The Avenger
- Genre: Crime drama
- Running time: 30 minutes
- Country of origin: United States
- Language: English
- Home station: WHN
- Starring: James Monks (1945–1946) Dick Janaver (1945–1946)
- Announcer: George Ansbro (1945–1946)
- Written by: Paul Ernst (1941–1942) Henry Ralston (1941–1942) Gil Braun (1945–1946) Ruth Braun (1945–1946) Walter B. Gibson (1945–1946)
- Directed by: Maurice Joachim (1941–1942)
- Produced by: Charles Michelson (1945–1946)
- Original release: July 18, 1941 – April 18, 1946

= The Avenger (radio program) =

American old-time radio crime drama

The Avenger is the name of two old-time radio crime dramas in the United States. The first one was broadcast weekly on WHN in New York City, New York, July 18, 1941 – November 3, 1942. The second was syndicated nationally October 25, 1945 – April 18, 1946. It was the first program distributed by WHN Transcription Service, which previously had distributed only commercials.

==Format==
===1941–1942 version===
Richard Henry Benson was "a crime-fighter of super-strength known as the Avenger" who was accompanied by his sidekick, Fergus "Mac" MacMurdie. Benson was described as "one part Shadow and three parts Doc Savage, drawing elements from each in an attempt to recreate the commercial success of those two characters."

In August 1941, newsstands in WHN's listening area displayed "large red cardboard posters" that emphasized the connection between the radio program and Street and Smith's magazine, The Avenger.

===1945–1946 version===
Radio historian John Dunning described this season of The Avenger as "a poor man's version of The Shadow." Jim Brandon (alter ego of The Avenger) was a biochemist who invented a Telepathic Indicator and a Secret Diffusion Capsule, both of which helped him fight crime.

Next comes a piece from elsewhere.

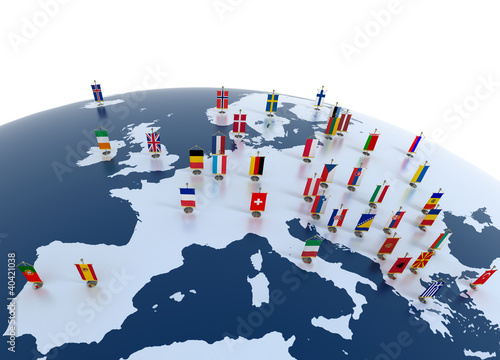 Fotografía  european countries - continent marked with flags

Jim Cox, in his book Radio Crime Fighters: More Than 300 Programs from the Golden Age, noted characteristics that The Avenger shared with The Shadow: having "a drop-dead gorgeous subordinate, Fern Collier, who alone knew his true identity"; being hidden by "a black light of invisibility"; and having the ability to interpret "'thought flashes' of other people." Cox added that the similarities could be explained by the facts that Walter B. Gibson was the creator of both characters and that both characters had appeared in magazines from Street & Smith Publications before their radio programs began.

==Personnel==
===1941–1942 version===
Dunning's reference book, On the Air: The Encyclopedia of Old-Time Radio, says that the main character, Richard Henry Benson, was played by an "unknown New York actor," while Humphrey Davis portrayed Fergus "Mac" MacMurdie. An item in the September 16, 1942, issue of the trade publication Variety reported that Bill Zuckert had joined the program's cast, but it did not specify the character that he played. Maurice Joachim was the director. Paul Ernst (writing as Kenneth Robeson) and Henry Ralston were writers.

===1945–1946 version===
James Monks initially played the lead role, with Dick Janaver replacing him later. Helen Adamson played assistant Fern Collier. George Ansbro was the announcer, and Doc Whipple provided the music. Charles Michelson was the producer. Writers were Gil Braun, Ruth Braun and Walter Gibson.

==Syndication==
Charles Michelson Inc. of New York City distributed The Avenger in syndication via transcription. An item in the October 22, 1945, issue of the trade publication Broadcasting reported that 52 episodes were available to stations.